EXCERPT PROVIDED>
◆ ◆ ◆ ◆ ◆ ◆ ◆
American hazelnut is a thicket-forming native shrub, excellent for naturalizing, woodland gardens and shade areas. Showy male flowers (catkins) add early spring interest, dark green leaves turn a beautiful kaleidoscope of colors in the fall. The nuts mature from September to October, attracting seed-eating birds, such as blue jays and woodpeckers.
- Chicago area
- North America
- Large shrub (more than 8 feet)
- Medium shrub (5-8 feet)
- Full sun (6 hrs direct light daily)
- Partial sun/shade (4-6 hrs light daily)
- Zone 4
- Zone 5
- Zone 6
- Zone 7
- Moist, well-drained soil
- Deciduous (seasonally loses leaves)
- Early spring
- Late summer
- Early fall
Size and Form
A thicket forming, multi-stemmed shrub with a rounded habit, 6 to 10 feet high and 4 to 6 feet wide.
Tree & Plant Care
Adaptable to wide variety of habitats, best in full sun, tolerant of part shade.
Tolerant of a wide range of soil pH in well-drained, loamy soil
Prune unwanted suckers to maintain size and shape.
◆ ◆ ◆ ◆ ◆ ◆ ◆
TASKS>
1/ According to the American hazelnut description, during which months do the nuts mature?
2/ Reproduce the passage of the American hazelnut description that starts at "- Early spring" and ends at "6 feet wide.".

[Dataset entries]
◆ ◆ ◆ ◆ ◆ ◆ ◆
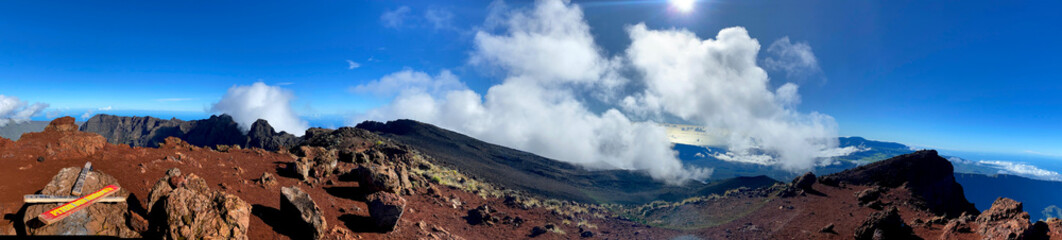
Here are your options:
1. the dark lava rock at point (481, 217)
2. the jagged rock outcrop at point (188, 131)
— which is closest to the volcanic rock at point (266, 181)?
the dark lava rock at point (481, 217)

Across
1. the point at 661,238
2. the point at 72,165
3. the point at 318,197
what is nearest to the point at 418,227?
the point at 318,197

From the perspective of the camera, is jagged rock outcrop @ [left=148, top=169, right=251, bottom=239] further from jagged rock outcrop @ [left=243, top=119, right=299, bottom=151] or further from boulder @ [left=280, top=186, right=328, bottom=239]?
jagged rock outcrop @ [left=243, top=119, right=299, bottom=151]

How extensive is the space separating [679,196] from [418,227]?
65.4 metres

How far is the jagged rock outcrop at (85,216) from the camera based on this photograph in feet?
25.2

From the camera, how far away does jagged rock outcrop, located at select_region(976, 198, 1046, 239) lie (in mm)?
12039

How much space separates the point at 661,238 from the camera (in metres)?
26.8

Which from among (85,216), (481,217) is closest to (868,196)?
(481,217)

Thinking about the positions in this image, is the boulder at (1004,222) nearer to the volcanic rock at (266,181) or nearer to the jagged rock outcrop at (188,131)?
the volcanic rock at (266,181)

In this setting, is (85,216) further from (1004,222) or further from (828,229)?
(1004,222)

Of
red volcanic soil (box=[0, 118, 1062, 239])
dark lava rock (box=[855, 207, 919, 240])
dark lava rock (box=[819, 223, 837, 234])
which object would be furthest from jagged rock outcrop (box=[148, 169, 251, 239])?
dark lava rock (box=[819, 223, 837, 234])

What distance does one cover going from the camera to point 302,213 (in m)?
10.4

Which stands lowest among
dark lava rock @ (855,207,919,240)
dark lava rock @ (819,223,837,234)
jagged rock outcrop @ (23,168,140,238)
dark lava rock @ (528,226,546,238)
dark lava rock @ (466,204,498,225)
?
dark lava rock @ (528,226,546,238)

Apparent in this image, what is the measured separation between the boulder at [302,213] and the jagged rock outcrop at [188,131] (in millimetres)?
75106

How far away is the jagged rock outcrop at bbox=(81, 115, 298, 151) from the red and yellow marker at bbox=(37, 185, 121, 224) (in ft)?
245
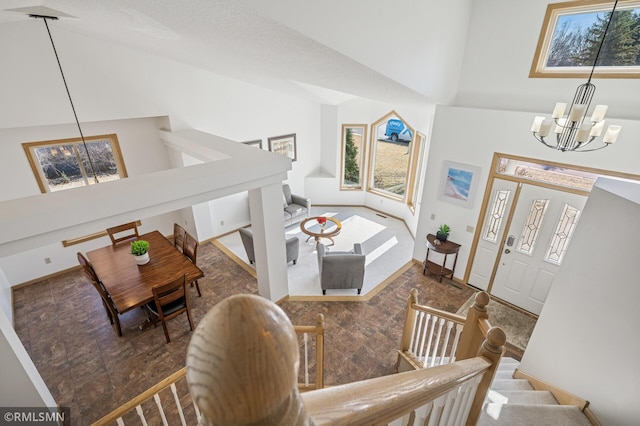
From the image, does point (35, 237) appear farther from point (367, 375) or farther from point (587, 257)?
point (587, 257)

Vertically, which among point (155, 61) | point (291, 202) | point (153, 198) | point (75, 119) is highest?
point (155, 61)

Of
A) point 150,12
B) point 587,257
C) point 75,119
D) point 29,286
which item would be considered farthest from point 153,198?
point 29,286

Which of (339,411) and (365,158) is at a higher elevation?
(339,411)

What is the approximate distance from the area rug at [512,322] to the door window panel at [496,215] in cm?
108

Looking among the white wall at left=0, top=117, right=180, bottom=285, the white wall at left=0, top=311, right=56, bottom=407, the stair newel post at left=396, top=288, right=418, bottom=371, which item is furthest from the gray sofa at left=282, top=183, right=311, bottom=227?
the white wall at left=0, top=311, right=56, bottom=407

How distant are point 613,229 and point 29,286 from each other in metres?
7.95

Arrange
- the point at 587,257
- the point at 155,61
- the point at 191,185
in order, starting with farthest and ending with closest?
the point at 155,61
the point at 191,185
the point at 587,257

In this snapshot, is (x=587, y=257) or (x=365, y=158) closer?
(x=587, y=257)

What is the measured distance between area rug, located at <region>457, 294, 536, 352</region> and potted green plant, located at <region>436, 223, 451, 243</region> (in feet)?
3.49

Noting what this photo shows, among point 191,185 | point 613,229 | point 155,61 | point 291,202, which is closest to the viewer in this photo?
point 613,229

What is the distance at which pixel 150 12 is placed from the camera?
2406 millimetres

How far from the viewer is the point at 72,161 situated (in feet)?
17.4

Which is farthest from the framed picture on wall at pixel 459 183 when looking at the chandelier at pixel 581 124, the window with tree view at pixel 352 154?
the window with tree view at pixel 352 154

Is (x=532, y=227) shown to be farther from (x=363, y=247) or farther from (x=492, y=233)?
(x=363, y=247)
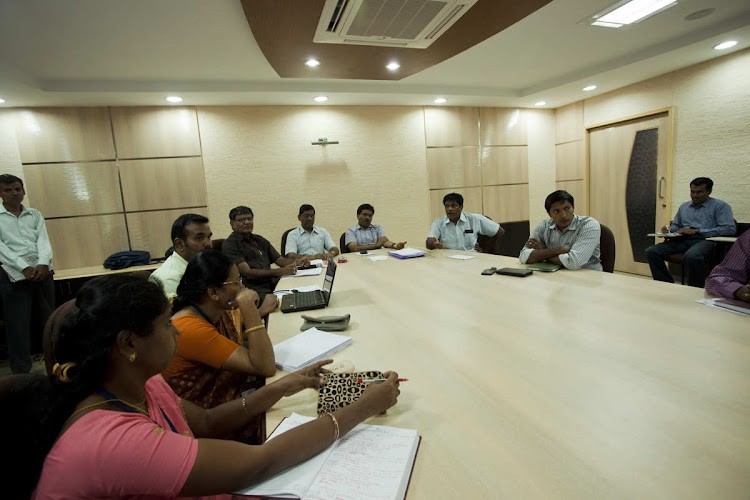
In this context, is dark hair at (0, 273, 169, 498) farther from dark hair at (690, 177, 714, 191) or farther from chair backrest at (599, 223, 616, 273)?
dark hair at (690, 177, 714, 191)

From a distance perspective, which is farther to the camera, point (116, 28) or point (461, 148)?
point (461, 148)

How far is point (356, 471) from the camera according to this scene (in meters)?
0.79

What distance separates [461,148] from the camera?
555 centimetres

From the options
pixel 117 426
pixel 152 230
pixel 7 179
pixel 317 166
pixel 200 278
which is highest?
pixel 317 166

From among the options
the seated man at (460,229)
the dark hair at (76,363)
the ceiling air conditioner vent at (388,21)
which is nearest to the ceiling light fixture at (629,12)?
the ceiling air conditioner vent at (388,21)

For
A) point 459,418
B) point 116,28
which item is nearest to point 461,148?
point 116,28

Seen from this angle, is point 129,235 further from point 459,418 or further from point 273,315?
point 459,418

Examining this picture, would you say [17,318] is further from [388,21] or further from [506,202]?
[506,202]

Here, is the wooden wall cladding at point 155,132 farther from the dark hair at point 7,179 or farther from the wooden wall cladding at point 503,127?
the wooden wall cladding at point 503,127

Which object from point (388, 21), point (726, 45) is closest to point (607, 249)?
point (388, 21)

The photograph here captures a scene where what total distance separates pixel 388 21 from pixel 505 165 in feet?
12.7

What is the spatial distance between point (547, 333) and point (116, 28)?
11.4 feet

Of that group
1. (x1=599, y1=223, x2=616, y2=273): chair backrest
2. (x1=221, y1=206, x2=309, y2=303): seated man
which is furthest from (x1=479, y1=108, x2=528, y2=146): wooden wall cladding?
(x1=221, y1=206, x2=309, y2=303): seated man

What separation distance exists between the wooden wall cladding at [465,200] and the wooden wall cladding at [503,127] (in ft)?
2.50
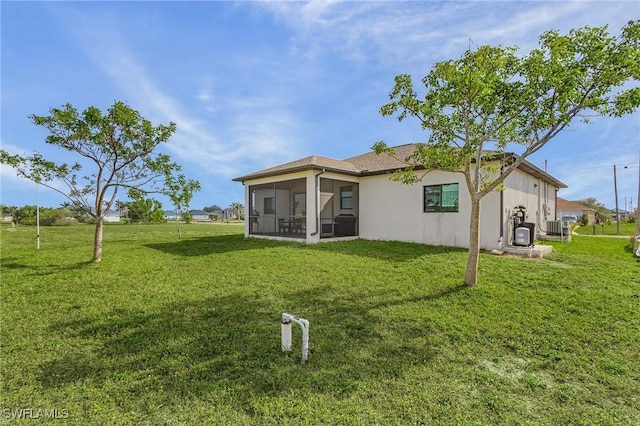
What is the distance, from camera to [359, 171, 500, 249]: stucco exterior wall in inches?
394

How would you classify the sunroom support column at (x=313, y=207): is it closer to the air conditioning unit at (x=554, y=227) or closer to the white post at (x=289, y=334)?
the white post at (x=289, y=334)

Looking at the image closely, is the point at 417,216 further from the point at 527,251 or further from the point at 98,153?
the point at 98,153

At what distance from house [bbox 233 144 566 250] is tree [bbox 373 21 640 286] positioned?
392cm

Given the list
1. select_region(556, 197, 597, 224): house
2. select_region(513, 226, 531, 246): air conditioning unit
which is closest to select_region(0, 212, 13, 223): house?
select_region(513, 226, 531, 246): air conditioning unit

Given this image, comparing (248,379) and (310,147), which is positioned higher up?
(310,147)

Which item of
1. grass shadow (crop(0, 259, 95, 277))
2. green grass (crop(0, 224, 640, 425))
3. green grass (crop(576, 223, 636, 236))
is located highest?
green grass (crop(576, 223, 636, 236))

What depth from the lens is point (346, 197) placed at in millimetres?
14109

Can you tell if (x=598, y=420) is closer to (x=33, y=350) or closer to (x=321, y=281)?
◆ ◆ ◆ ◆ ◆ ◆ ◆
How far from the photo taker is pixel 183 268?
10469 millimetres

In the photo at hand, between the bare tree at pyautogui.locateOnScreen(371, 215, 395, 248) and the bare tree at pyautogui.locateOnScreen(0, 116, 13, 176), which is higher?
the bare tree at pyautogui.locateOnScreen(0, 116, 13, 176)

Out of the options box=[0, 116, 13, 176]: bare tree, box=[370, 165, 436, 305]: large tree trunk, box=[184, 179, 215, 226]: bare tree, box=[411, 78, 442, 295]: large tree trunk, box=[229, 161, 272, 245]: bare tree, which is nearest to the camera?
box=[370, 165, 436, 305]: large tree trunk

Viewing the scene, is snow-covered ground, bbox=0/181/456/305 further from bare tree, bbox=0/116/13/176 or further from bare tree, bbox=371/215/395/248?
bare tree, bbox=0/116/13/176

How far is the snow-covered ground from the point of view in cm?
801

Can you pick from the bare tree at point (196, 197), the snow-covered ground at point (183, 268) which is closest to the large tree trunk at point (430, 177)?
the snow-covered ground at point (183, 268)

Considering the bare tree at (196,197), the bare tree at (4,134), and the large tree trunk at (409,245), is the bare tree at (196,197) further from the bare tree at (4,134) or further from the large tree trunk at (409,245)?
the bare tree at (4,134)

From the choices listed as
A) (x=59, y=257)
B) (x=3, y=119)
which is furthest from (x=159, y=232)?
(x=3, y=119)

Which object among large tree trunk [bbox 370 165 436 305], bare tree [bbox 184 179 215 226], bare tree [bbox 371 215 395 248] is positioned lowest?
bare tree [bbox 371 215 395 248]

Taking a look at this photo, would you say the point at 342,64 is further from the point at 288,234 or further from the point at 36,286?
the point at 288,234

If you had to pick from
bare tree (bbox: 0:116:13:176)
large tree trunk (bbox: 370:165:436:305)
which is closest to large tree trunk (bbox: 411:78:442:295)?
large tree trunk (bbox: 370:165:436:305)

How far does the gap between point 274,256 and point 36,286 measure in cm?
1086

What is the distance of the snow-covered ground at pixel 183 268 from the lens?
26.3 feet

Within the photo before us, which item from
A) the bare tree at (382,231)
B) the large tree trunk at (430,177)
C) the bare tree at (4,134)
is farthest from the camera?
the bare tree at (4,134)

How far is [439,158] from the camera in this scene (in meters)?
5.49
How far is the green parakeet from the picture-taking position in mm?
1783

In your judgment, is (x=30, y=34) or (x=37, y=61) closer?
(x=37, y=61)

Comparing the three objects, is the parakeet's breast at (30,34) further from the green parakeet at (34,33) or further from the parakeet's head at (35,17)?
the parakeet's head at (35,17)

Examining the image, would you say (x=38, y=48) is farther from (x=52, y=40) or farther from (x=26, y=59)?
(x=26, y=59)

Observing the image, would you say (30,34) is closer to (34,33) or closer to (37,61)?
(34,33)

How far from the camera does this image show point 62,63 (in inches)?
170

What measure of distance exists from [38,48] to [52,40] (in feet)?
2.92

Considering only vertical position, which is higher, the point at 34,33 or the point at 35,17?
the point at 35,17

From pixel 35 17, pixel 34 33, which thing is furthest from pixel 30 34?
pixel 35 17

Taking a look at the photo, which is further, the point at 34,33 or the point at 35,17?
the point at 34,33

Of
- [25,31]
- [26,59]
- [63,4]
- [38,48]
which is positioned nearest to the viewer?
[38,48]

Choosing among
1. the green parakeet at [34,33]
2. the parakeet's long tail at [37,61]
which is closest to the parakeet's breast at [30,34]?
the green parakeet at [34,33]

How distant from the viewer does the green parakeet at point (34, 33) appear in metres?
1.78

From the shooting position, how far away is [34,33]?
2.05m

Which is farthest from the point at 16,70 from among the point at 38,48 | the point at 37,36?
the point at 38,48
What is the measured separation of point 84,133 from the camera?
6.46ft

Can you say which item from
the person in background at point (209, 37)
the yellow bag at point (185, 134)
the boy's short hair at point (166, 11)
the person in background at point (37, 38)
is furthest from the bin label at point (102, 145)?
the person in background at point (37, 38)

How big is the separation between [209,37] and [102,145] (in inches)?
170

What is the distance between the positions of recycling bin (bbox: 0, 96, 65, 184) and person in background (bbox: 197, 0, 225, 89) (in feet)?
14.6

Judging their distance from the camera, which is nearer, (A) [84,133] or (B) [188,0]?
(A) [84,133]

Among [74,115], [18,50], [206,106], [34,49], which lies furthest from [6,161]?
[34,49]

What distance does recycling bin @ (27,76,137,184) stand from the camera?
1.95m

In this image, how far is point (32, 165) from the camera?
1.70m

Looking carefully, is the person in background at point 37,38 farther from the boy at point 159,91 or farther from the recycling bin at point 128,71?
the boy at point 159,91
◆ ◆ ◆ ◆ ◆ ◆ ◆
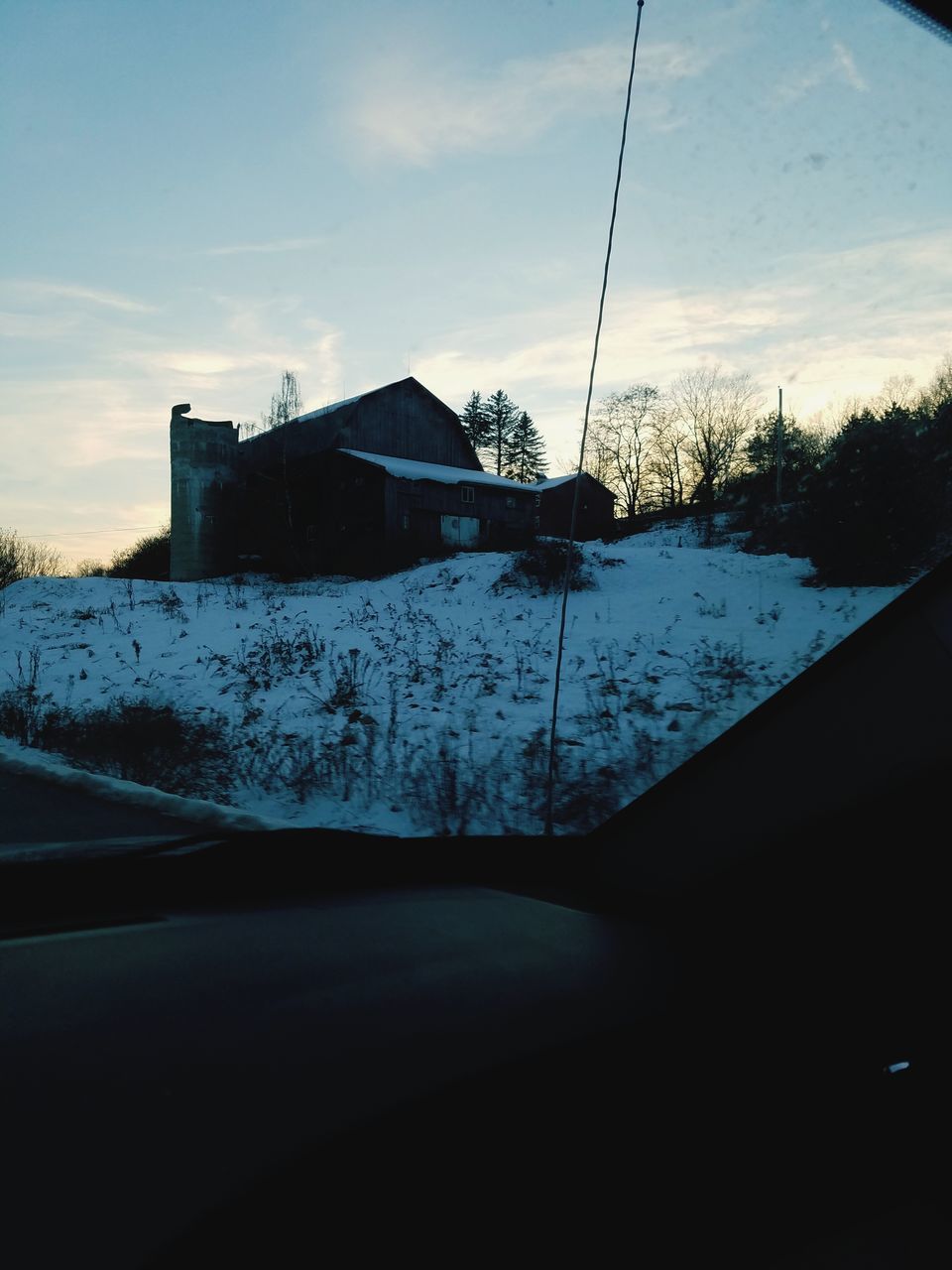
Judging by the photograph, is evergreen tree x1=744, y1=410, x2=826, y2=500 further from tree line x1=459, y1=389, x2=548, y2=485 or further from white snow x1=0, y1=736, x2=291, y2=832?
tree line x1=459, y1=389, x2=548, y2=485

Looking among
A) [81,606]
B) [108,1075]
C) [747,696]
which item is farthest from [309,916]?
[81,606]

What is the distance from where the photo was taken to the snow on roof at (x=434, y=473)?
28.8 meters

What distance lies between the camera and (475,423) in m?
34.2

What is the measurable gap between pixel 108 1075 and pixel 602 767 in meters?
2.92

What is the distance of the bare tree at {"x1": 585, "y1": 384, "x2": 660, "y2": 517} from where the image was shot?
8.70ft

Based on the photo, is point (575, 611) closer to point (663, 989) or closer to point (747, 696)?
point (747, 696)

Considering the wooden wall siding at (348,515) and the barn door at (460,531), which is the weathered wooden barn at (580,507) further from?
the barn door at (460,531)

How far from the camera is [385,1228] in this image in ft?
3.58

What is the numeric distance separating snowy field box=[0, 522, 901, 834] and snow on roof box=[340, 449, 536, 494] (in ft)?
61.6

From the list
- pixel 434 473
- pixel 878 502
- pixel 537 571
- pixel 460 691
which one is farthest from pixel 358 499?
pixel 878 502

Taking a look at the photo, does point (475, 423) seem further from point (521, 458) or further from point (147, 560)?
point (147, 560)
◆ ◆ ◆ ◆ ◆ ◆ ◆
RESPONSES TO THE TASKS>
1/ The nuts mature from September to October.

2/
- Early spring
- Late summer
- Early fall
Size and Form
A thicket forming, multi-stemmed shrub with a rounded habit, 6 to 10 feet high and 4 to 6 feet wide.